> SET TASK:
Give the data below again exactly as written, without its pictures.

> DATA PROVIDED:

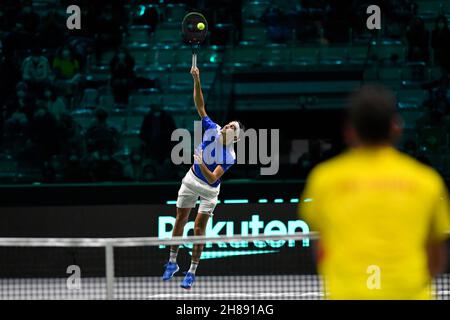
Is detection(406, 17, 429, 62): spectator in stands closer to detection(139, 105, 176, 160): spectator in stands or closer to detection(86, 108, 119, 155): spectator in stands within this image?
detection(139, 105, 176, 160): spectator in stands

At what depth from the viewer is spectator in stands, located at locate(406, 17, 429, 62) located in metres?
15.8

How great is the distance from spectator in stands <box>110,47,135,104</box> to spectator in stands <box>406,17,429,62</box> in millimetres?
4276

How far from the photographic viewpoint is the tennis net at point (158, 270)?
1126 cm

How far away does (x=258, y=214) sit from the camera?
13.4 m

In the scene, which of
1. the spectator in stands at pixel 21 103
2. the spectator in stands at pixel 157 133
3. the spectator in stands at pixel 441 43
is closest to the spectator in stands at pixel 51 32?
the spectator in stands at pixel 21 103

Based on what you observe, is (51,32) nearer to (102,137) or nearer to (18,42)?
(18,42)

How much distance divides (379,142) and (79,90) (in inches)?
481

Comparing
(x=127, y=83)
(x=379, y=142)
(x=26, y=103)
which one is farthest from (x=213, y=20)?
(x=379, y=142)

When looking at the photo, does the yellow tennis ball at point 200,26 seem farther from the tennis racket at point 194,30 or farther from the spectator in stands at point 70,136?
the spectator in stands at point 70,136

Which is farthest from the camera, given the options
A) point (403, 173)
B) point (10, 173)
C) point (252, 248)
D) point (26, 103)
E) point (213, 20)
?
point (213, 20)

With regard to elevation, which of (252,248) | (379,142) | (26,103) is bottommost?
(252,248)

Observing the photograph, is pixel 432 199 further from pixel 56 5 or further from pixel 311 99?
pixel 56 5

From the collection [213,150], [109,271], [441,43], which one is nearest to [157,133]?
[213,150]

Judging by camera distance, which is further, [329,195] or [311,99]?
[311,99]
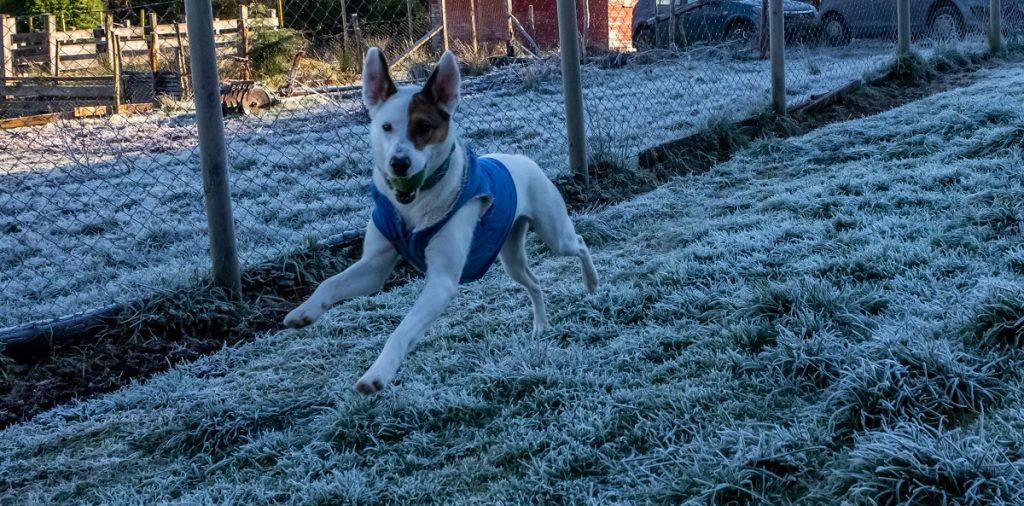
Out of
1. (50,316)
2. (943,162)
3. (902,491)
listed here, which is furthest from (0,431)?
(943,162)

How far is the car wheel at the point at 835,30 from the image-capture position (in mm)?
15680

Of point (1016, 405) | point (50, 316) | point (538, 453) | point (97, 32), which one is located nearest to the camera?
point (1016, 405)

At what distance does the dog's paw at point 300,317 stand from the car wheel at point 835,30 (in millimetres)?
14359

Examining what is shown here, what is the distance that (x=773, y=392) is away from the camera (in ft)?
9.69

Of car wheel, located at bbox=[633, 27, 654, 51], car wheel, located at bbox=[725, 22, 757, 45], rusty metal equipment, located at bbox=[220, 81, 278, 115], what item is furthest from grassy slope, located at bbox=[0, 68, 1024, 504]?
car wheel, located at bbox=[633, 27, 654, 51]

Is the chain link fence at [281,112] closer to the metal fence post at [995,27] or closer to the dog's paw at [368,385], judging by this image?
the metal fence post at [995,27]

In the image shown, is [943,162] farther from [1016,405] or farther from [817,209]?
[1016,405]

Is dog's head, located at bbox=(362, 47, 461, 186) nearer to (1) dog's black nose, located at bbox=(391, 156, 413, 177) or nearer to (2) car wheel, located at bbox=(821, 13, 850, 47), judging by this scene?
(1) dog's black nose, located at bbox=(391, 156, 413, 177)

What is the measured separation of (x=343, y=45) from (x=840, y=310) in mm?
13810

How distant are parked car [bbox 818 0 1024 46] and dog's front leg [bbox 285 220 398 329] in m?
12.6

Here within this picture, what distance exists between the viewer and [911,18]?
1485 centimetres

> TASK OUTPUT:
Is detection(406, 17, 429, 62): spectator in stands closer to detection(139, 105, 176, 160): spectator in stands or closer to detection(86, 108, 119, 155): spectator in stands within this image?
detection(139, 105, 176, 160): spectator in stands

At what depth from the viewer is spectator in stands, located at locate(406, 17, 429, 62) located in metres?
15.8

How great is the distance from spectator in stands <box>110,47,135,104</box> to spectator in stands <box>406,17,429,62</box> in millimetres?
4276

How far from the photographic viewpoint is the tennis net at point (158, 270)?
1126 cm

How far away does (x=258, y=214) sit from the camera?
13.4 m

In the scene, which of
1. the spectator in stands at pixel 21 103
2. the spectator in stands at pixel 157 133
3. the spectator in stands at pixel 441 43
is closest to the spectator in stands at pixel 51 32?
the spectator in stands at pixel 21 103

Based on what you observe, is (51,32) nearer to (102,137) or nearer to (18,42)?
(18,42)

How much distance divides (379,142) and (79,90) (in inches)?
481

Comparing
(x=127, y=83)
(x=379, y=142)
(x=26, y=103)
which one is farthest from (x=213, y=20)?
(x=379, y=142)

When looking at the photo, does the yellow tennis ball at point 200,26 seem farther from the tennis racket at point 194,30 or farther from the spectator in stands at point 70,136?
the spectator in stands at point 70,136

Which is farthest from the camera, given the options
A) point (403, 173)
B) point (10, 173)
C) point (252, 248)
D) point (26, 103)
E) point (213, 20)
?
point (213, 20)

With regard to elevation, which of (252,248) | (379,142) | (26,103) is bottommost?
(252,248)

Observing the photograph, is pixel 432 199 further from pixel 56 5 or further from pixel 311 99?
pixel 56 5

From the collection [213,150], [109,271], [441,43], which one is nearest to [157,133]?
[213,150]

Judging by camera distance, which is further, [329,195] or [311,99]?
[311,99]
Out of
1. (50,316)
2. (943,162)
3. (902,491)
listed here, which is furthest from (0,431)?
(943,162)

How far is the car wheel at the point at 835,30 from the image-capture position (in mm)?
15680

Of point (1016, 405) | point (50, 316) | point (538, 453) | point (97, 32), which one is located nearest to the camera?
point (1016, 405)

At what distance does the dog's paw at point 300,317 stand from the car wheel at point 835,30 (in millimetres)?
14359

Examining what is shown here, what is the distance that (x=773, y=392) is away from the camera (in ft)?
9.69

Of car wheel, located at bbox=[633, 27, 654, 51], car wheel, located at bbox=[725, 22, 757, 45], rusty metal equipment, located at bbox=[220, 81, 278, 115], what item is furthest from grassy slope, located at bbox=[0, 68, 1024, 504]?
car wheel, located at bbox=[633, 27, 654, 51]

Is the chain link fence at [281,112] closer to the metal fence post at [995,27] or closer to the dog's paw at [368,385], judging by this image?
the metal fence post at [995,27]

In the image shown, is [943,162] farther from [1016,405] or farther from [817,209]?
[1016,405]

Is dog's head, located at bbox=(362, 47, 461, 186) nearer to (1) dog's black nose, located at bbox=(391, 156, 413, 177) or nearer to (2) car wheel, located at bbox=(821, 13, 850, 47), judging by this scene?
(1) dog's black nose, located at bbox=(391, 156, 413, 177)

What is the measured separation of (x=343, y=45) from (x=840, y=310) in mm?
13810

How distant are parked car [bbox 818 0 1024 46] and dog's front leg [bbox 285 220 398 329] in m?
12.6

Here within this picture, what distance exists between the viewer and [911,18]?
1485 centimetres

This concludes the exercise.